■ **TO DO**: Find each line of the listing below that contains the word "meters" and copy those lines in order.

· · · ·

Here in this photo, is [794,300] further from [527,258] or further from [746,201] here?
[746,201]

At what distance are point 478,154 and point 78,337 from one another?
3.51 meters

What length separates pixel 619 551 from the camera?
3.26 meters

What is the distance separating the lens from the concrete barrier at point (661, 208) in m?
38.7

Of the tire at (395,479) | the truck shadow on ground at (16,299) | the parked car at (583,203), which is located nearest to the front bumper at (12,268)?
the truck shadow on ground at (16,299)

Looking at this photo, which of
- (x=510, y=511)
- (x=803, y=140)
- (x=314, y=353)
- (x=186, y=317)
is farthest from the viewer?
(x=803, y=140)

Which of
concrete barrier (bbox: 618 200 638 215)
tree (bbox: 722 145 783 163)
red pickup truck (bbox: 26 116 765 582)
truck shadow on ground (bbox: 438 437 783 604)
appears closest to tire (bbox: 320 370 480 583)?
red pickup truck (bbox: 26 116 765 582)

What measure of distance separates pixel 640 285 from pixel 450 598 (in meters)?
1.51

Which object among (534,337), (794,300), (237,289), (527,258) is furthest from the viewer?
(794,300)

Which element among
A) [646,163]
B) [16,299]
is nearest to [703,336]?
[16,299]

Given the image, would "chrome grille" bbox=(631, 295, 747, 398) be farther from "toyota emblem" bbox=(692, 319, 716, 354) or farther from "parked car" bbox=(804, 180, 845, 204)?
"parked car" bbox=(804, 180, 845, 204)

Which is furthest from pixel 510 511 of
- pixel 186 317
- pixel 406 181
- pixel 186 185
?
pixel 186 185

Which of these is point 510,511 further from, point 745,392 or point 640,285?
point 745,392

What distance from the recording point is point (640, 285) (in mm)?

· · · ·

■ **WRITTEN SOLUTION**:
3.51 meters
3.26 meters
What measure of distance separates pixel 640 285 from pixel 450 598 (in meters)?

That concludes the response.